2. Derivative Attention: Gated Message Passing for Functional Derivation

This is the core of the paper, addressing the "weak predicate" problem. Standard cross-attention is symmetric; here, directional functional dependence is required: the target node \(v\) representation must be guided by the source node \(u\). For a directed edge \((u \rightarrow v)\), queries are taken from the source, and keys/values from the target: \(Q=W_Q f_u, K=W_K f_v, V=W_V f_v\). A gating function conditioned on source-target compatibility modulates the value:

\[\mathrm{Guide}(f_u,f_v)=\sigma\!\big(\mathrm{MLP}_{gate}([Q,K])\big)\odot V\]

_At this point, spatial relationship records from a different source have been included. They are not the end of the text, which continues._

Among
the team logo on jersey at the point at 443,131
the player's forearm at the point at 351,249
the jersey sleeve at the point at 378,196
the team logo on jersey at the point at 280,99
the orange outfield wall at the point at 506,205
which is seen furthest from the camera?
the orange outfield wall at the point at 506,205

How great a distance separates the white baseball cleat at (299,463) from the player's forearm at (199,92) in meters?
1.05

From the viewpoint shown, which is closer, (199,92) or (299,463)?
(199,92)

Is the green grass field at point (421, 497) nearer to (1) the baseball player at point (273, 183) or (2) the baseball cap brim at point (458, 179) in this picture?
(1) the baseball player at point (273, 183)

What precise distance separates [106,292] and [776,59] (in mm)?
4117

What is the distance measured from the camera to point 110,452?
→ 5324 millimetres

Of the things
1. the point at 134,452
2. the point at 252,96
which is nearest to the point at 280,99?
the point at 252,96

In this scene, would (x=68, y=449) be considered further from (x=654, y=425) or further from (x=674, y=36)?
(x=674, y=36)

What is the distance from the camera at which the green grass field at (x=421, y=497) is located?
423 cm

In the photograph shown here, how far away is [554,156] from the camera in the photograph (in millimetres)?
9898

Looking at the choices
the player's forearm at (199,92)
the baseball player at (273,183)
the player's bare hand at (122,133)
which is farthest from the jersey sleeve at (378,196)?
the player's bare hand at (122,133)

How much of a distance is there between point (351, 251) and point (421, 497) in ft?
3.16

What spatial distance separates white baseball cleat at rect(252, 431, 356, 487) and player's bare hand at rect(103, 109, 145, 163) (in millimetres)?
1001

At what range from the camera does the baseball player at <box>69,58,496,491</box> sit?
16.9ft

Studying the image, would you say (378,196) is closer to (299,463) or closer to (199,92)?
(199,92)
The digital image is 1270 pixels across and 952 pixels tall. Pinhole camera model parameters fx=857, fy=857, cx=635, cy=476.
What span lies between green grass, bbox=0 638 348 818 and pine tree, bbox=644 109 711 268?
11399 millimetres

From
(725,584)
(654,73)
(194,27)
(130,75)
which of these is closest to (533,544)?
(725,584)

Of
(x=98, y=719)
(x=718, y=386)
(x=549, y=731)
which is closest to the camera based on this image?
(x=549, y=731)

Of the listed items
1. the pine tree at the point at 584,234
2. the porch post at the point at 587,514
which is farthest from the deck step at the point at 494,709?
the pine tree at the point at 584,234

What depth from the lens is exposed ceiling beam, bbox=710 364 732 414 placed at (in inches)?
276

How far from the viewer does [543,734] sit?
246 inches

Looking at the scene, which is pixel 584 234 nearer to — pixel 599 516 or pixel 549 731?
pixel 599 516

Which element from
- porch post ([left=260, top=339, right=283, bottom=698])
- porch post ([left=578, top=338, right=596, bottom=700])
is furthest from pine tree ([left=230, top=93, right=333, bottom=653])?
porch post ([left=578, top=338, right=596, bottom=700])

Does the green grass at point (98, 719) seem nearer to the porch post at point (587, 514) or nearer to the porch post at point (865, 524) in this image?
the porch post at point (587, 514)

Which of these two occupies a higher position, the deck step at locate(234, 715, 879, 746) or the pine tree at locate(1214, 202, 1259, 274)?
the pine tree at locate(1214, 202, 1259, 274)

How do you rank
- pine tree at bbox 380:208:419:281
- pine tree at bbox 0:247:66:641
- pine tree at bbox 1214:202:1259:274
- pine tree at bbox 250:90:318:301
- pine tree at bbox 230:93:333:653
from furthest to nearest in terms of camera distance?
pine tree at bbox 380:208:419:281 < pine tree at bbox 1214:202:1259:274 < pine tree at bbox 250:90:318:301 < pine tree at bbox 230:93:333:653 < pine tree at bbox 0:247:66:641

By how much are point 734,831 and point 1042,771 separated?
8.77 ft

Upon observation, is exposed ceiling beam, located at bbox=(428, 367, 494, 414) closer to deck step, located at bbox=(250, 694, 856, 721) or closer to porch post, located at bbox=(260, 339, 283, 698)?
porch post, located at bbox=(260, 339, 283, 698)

where \(\sigma\) is sigmoid and \(\odot\) is element-wise multiplication. This gate learns to selectively amplify features in \(v\) that are semantically dependent on \(u\), injecting the prior that \(v\) should follow \(u\). Applied sequentially: \(f^{Gs}_{p}=\mathrm{Guide}(f_s,f_p)\) (Subject guides Predicate), \(f^{Gp}_{o}=\mathrm{Guide}(f'_p,f_o)\) (Predicate guides Object). The mechanism is theoretically supported by Theorem 4.1: \(I(f_s;f'_p) \ge I(f_s;f_p)\), meaning it increases mutual information between adjacent nodes, compensating for weak text encoder representations.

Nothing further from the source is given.